Like Rajapaksa before him, Wickremesinghe failed to gauge the public mood, and as a result, those opposed to Dissanayake were left with only fearmongering as their strategy.

A month has now passed since Dissanayake assumed office, and the dire predictions by their political opponents mentioned above have not materialized. The average Sri Lankan is satisfied with the steps the NPP government has taken so far. Farmers and fishermen have received fuel and fertilizer subsidies, pensioners have seen a modest pay rise, and underutilized land has been distributed to farmers who will work it under the guidance of the Department of Agriculture. There have been no shortages of goods, and many believe that corrupt individuals will soon be brought to justice. As promised, the NPP has continued with the IMF program, and diplomatic relations with Sri Lanka’s key partners remain cordial.
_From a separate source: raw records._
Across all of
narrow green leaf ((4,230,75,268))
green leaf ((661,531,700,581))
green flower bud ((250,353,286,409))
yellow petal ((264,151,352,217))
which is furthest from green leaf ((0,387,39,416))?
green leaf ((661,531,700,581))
Given these developments, it is likely that many who did not vote for Dissanayake in September, particularly Wickremesinghe’s supporters, will now vote for the NPP in November.
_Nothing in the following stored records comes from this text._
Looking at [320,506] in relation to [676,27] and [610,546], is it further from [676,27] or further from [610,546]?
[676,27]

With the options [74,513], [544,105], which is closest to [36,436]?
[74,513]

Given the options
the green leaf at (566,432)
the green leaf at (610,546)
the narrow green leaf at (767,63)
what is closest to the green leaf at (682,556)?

Wickremesinghe, along with many senior political figures, has announced that he will not contest the general election. The Rajapaksa family has similarly opted out. This leaves Sajith Premadasa’s SJB as the main challenger to the NPP.
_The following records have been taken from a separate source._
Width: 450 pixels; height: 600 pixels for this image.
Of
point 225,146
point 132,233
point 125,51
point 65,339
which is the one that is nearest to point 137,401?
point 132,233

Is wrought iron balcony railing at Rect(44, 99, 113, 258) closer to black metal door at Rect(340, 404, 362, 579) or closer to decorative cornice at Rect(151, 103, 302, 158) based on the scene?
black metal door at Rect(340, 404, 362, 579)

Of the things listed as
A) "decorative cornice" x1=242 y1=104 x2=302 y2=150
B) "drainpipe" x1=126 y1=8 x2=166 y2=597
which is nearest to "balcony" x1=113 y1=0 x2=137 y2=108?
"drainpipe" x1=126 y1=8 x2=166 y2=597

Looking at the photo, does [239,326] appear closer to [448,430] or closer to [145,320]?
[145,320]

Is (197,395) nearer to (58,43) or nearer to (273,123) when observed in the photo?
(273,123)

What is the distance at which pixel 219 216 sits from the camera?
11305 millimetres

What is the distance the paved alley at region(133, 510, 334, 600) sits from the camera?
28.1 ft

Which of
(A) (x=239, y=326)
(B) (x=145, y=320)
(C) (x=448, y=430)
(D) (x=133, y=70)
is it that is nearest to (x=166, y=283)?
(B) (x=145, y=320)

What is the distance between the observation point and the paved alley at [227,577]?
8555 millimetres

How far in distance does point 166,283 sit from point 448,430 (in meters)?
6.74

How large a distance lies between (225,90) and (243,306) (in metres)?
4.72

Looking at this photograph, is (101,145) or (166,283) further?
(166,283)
However, the SJB’s position heading into the November 14 election is significantly weaker than it was during the presidential race for two reasons. First, the party, which remained united during the presidential campaign due to a belief that Premadasa had a chance of winning, has begun to fracture since his defeat. In mid-October, Hirunika Premachandra, leader of the SJB women’s wing, resigned following an argument with Premadasa’s wife.

SJB MP Ajith Mannapperuma also announced that he would not contest the general election, despite figuring on the Gampaha District Nomination List. Mannapperuma explained that his decision was prompted by his removal as Gampaha District Organizer without prior consultation, just 24 hours after signing his nomination papers.

Earlier, popular actress Damitha Abeyratne, who played a key role in Premadasa’s presidential campaign, was denied a nomination due to a dispute with SJB Ratnapura District leader Hesha Vithanage. These internal rifts have disillusioned SJB supporters.

More crucially, the SJB leadership has not fully grasped why they lost the presidential election. Many within the party believe they were defeated because Wickremesinghe took a significant portion of their votes. They point to the fact that Dissanayake’s margin of victory over Premadasa was 1.3 million votes, while Wickremesinghe secured 2.2 million. SJB MPs believe that had Wickremesinghe not contested, those votes would have gone to Premadasa. Now that Wickremesinghe is not running in the general election, they are convinced they will attract those 2.2 million votes and potentially match or even surpass the NPP’s vote count on November 14.

However, analysts who have studied voting patterns suggest that this simplistic arithmetic is unlikely to hold.

Uditha Devapriya, chief international relations analyst at Factum, an Asia-Pacific-focused foreign policy think tank based in Colombo, told The Diplomat that Wickremesinghe’s voters are unlikely to support Premadasa this time.

“Many Sri Lankan politicians mistakenly believe that public sentiment can be reduced to simple arithmetic. During the run-up to the presidential election, many SJB members insisted that it would be impossible for the NPP, which secured only 3 percent of the vote in the 2019 presidential election, to surpass them, given that they had received over five million votes. But we all saw what happened,” he said.

“We must also remember that Premadasa received significant support from the North and East in September — those were not SJB votes but Tamil National Alliance (TNA) votes. The TNA will contest separately in this election. It’s likely that the NPP will see a substantial increase in its share of the Northern and Eastern vote in November,” Devapriya added.

The inability of the NPP’s opponents to understand the public’s desire for change has severely undermined their chances. By continuing to view elections through outdated frameworks, they have failed to address the electorate’s demand for new political practices, leaving them ill-prepared to compete against the NPP in the upcoming election⍐.